In Kollman v. Vilsack, No. 8:14-CV-1123-T-23TGW, 2016 WL 4702426 (M.D. Fla. Sept. 8, 2016), an animal trainer sued USDA under the Animal Welfare Act (AWA). Plaintiff sued for a declaration that at a circus maintained by his employer, he could publicly perform with a tiger because he was not an “exhibitor” under the rule. Plaintiff attempted to distinguish the verb “exhibit” from the verb “present.” Court was unpersuaded and granted defendants motion for summary judgment.
In Burnette Foods, Inc. v. United States Dep’t of Agric., No. 1:16-CV-21, 2016 WL 4708629 (W.D. Mich. Sept. 9, 2016), plaintiff processed canned cherries and filed a petition with the USDA requesting “modification of, and exemption from, the Tart Cherry Order.” Plaintiff asserted that per the Order, the formula for determining supply levels is “arbitrary and capricious” and argued sales restrictions on cherries amounted to a “taking.” The court reasoned, however, that the plaintiff “has not alleged that the Government ever took title or possession of Plaintiff’s cherries. Rather, Plaintiff retained possession of the cherries, but had to maintain the inventory as ‘unsalable.’” Court dismissed plaintiff’s claim, concluding that “the Tart Cherry Order was not ‘confiscatory,’ or did not constitute an unconstitutional taking.”
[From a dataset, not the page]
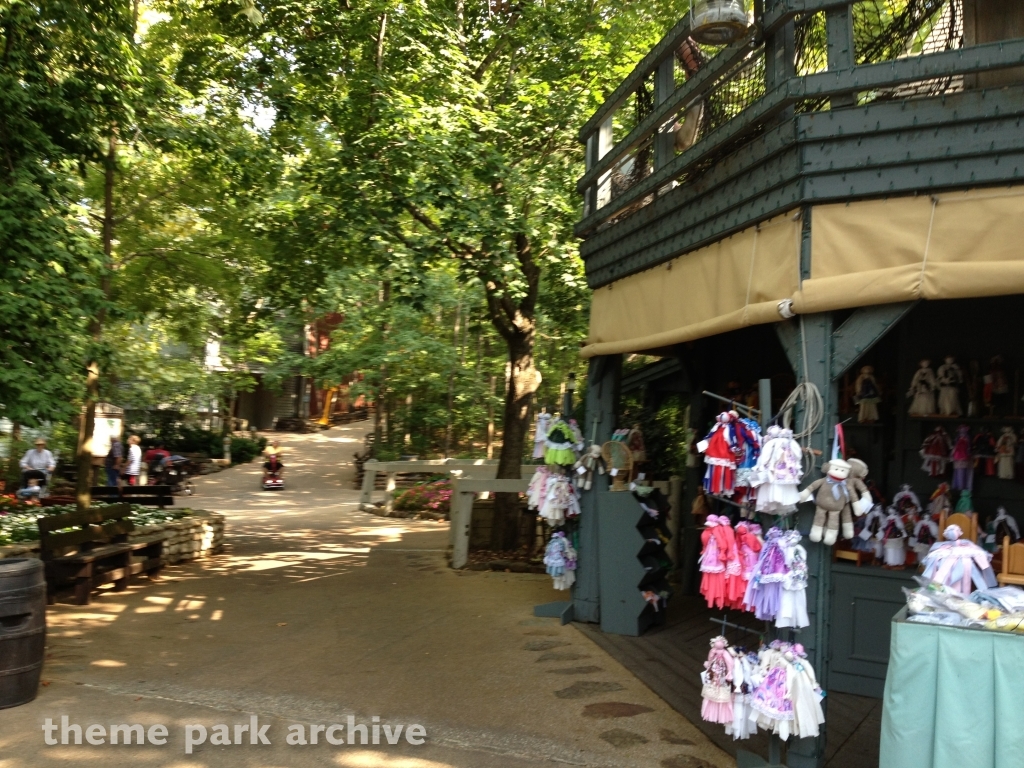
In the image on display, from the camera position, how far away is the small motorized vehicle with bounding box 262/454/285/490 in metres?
26.0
In Barbara Keith, Andrea Shatto, Margaret Ehmann & the Animal Legal Def. Fund, Petitioners v. Commonwealth of Pennsylvania, by & through, Pennsylvania Dep’t of Agric. & Sec’y of Agric. George Greig, Respondents, No. 394 M.D. 2014, 2016 WL 4709198 (Pa. Commw. Ct. Sept. 9, 2016), plaintiffs challenged contradictions in the Pennsylvania Department of Agriculture’s dog laws. Plaintiffs alleged that while one section of the Dog Law prohibits use of “metal strand flooring,” another section of the Department’s regulations, pertaining to nursing mothers, permitted “the primary enclosure for nursing mothers to include 50% metal strand flooring.” Court found that the state’s Dog Law “contains an express prohibition against the use of metal strand flooring.” Court ruled for plaintiff, finding the Department’s regulations “directly contradict these express statutory provisions and violate the legislative intent.” Court ruled the regulations invalid.